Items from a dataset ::

══════════════════════════════

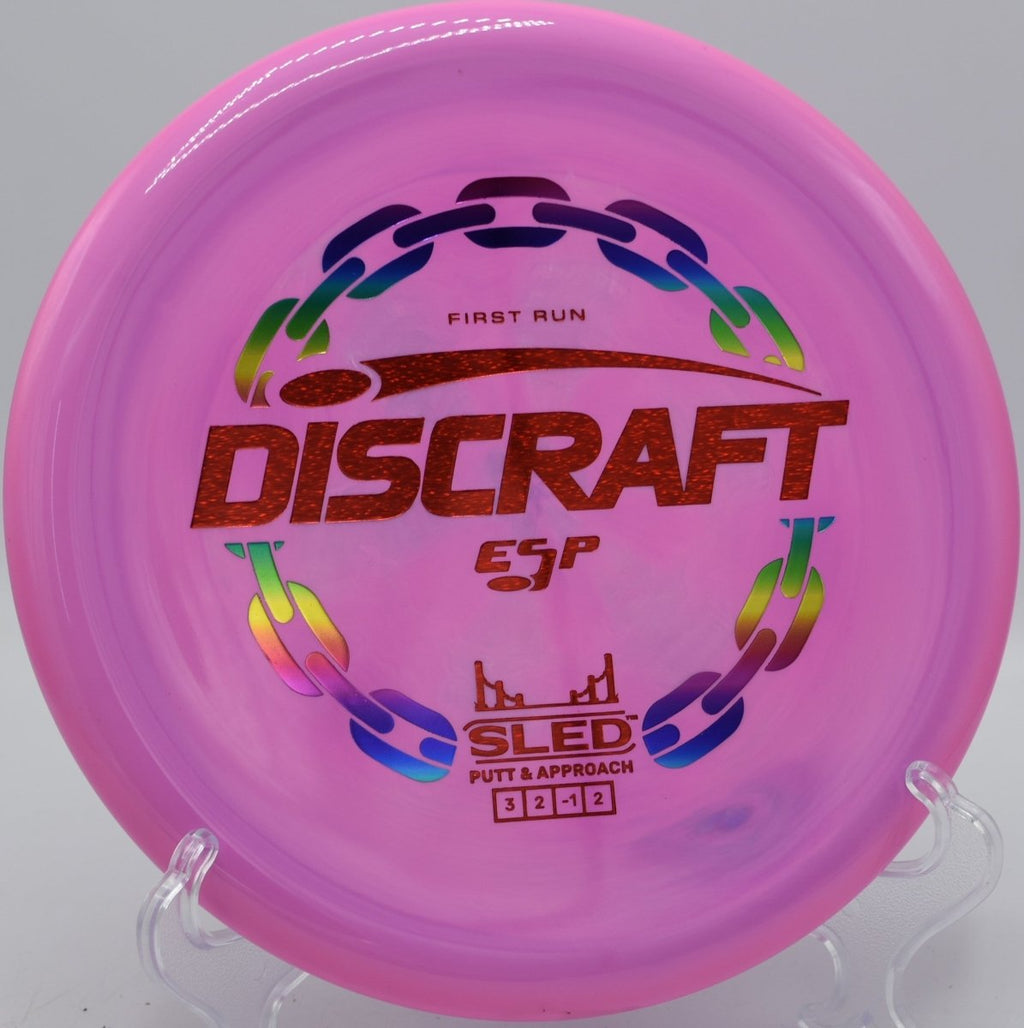 Discraft First Run ESP Sled smooth turnover approach shot at Stafford Woods Disc Golf Course in Voorhees, New Jersey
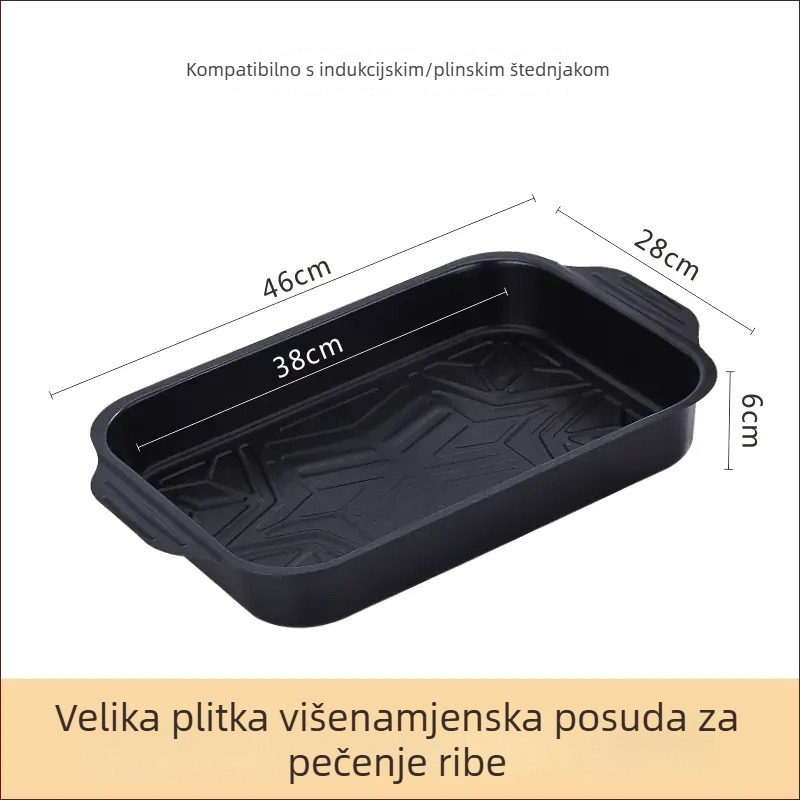 Pravougaona tava za roštiljiranje ribe, kompatibilna s indukcijskim pločama – karbonsko čelična, vanjska roštiljska ploča, komercijalna kvaliteta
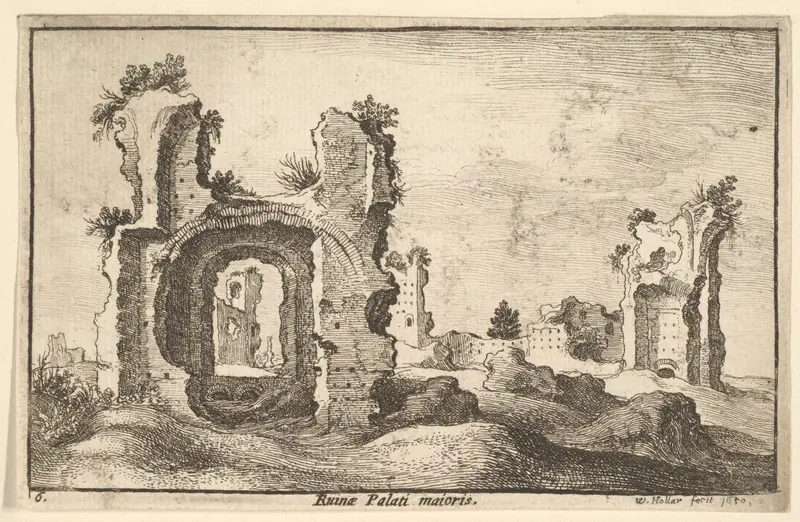 Palati maioris (Palatine Palace, Rome), from "Roman Ruins" Wall Art by Wenceslaus Hollar - High-Resolution Digital Print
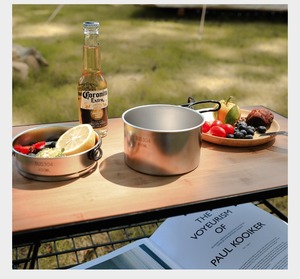 Outdoor <b>Camping</b> 304 Stainless Steel Set Pot <b>Camping</b> Cooker Water <b>Cup</b> Frying Pan Cooking Pot Portable Tableware Overlapping Set - Product Image 2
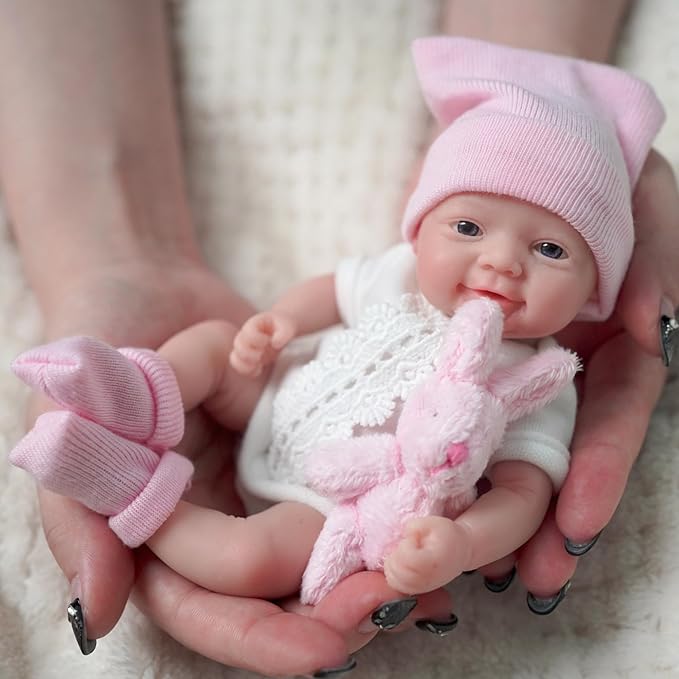 7 Inch Miniature Silicone Full Body Reborn Baby Doll Micro Realistic Newborn Doll Lifelike Eyes Open Baby Girl Looks Like Real Babies Anti Stress Dolls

══════════════════════════════

PROBLEM DESCRIPTION :: Copy out the text of every record above word for word, without including the pictures.

SOLUTION TO THIS EXERCISE ::
 Discraft First Run ESP Sled smooth turnover approach shot at Stafford Woods Disc Golf Course in Voorhees, New Jersey
 Pravougaona tava za roštiljiranje ribe, kompatibilna s indukcijskim pločama – karbonsko čelična, vanjska roštiljska ploča, komercijalna kvaliteta
 Palati maioris (Palatine Palace, Rome), from "Roman Ruins" Wall Art by Wenceslaus Hollar - High-Resolution Digital Print
 Outdoor <b>Camping</b> 304 Stainless Steel Set Pot <b>Camping</b> Cooker Water <b>Cup</b> Frying Pan Cooking Pot Portable Tableware Overlapping Set - Product Image 2
 7 Inch Miniature Silicone Full Body Reborn Baby Doll Micro Realistic Newborn Doll Lifelike Eyes Open Baby Girl Looks Like Real Babies Anti Stress Dolls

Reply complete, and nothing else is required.